Warum Wunden und Schürfwunden nach dem 45. Lebensjahr langsamer heilen

Mit zunehmendem Alter stellen viele Menschen fest, dass selbst ein kleiner Kratzer, der in jungen Jahren innerhalb weniger Tage verschwunden war, jetzt wochenlang auf der Haut verbleibt. Dies ist nicht nur ein subjektives Gefühl, sondern ein natürlicher biologischer Prozess. Nach dem 45. Lebensjahr Geweberegeneration wird aufgrund eines Komplexes interner Veränderungen, die alle Schichten der Epidermis und Dermis betreffen, verlangsamt.

Der Hauptgrund ist eine Verringerung der Geschwindigkeit Zellerneuerung. Während der Zellzyklus der Haut in jungen Jahren etwa 28 Tage dauert, kann sich dieser Zeitraum nach dem 45. Lebensjahr auf 45-60 Tage verlängern. Junge Zellen haben einfach nicht die Zeit, geschädigte Bereiche rechtzeitig zu ersetzen, wodurch sich der Heilungsprozess in die Länge zieht.

Biologische Schlüsselfaktoren für die Verzögerung

  • Verringerung des Kollagen- und Elastinspiegels. Diese Proteine bilden das Gerüst der Haut. Im Laufe der Jahre nimmt ihre Synthese ab und ihre Struktur wird weniger dicht, was es schwierig macht, die Wundränder zu „straffen“.

  • Hormonelle Umstrukturierung. Der Rückgang des Östrogenspiegels wirkt sich direkt auf die Hydratation der Haut und ihre Schutzbarriere aus und macht das Gewebe brüchiger und anfälliger für Verletzungen.

  • Verschlechterung der Mikrozirkulation. Die Blutzufuhr zur Haut wird weniger intensiv. Das Blut liefert weniger Sauerstoff und Nährstoffe, die für eine schnelle Zellteilung benötigt werden, an den Ort der Verletzung.

  • Ausdünnung der Schutzbarriere. Der Hydrolipidmantel wird weniger wirksam, wodurch die Haut schneller Feuchtigkeit verliert und Entzündungen langsamer bekämpft.

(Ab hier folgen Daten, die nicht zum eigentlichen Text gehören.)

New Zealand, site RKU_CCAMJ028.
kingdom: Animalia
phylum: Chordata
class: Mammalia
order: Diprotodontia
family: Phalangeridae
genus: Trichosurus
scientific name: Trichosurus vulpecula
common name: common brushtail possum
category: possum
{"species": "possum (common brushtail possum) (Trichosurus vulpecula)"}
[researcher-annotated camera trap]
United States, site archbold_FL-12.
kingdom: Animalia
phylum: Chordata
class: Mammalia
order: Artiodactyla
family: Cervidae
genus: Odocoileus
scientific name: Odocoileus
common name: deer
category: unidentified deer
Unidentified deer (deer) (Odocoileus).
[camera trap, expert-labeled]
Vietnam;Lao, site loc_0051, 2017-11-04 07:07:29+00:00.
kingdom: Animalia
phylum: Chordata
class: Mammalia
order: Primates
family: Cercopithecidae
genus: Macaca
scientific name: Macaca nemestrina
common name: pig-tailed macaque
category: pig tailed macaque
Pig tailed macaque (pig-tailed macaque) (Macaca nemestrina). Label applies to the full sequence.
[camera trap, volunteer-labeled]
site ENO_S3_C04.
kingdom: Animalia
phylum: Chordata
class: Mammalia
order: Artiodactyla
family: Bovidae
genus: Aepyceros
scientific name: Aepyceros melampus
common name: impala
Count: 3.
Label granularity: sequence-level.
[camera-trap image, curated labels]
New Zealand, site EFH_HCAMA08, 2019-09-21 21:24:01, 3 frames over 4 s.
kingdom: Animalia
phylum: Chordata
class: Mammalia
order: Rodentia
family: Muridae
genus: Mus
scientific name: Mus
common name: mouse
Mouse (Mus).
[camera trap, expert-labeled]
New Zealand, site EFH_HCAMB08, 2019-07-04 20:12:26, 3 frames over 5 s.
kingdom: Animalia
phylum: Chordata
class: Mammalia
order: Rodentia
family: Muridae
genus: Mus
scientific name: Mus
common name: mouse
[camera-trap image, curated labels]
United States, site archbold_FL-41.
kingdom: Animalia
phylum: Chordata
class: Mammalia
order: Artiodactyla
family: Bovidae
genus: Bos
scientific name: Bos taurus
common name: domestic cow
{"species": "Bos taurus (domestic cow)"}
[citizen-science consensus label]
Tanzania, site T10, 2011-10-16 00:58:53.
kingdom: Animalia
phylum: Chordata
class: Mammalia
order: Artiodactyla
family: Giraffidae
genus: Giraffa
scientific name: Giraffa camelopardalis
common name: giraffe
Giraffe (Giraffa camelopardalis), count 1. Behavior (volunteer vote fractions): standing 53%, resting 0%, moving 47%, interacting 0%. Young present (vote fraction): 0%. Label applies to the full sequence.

Auch der allgemeine Zustand des Körpers spielt eine wichtige Rolle. Die Geschwindigkeit der Heilung wird durch angesammelte Vitaminmängel beeinträchtigt, insbesondere durch Vitamin C und Zinksowie das Vorhandensein von chronischen Prozessen. Die Haut ist ein Spiegel des Stoffwechsels, und jede Verzögerung im Stoffwechsel wirkt sich unmittelbar auf die Fähigkeit des Gewebes aus, sich selbst zu reparieren.

Um die Haut in dieser Zeit zu unterstützen, ist es wichtig, auf eine hochwertige Ernährung und äußere Pflege zu achten. Die Verwendung von Produkten mit Retinol, Peptiden und Antioxidantien hilft, die Funktion der Fibroblasten zu stimulieren. Richtige Trinkgewohnheiten und UV-Schutz schaffen ebenfalls ein günstiges Umfeld, damit die natürlichen Reparaturmechanismen so effizient wie möglich arbeiten können.

Die physiologische Verlangsamung der Reparaturprozesse ist ein natürlicher Entwicklungsschritt des Körpers, der ein sorgfältigeres und aufmerksameres Verhalten gegenüber dem Zustand der Haut erfordert.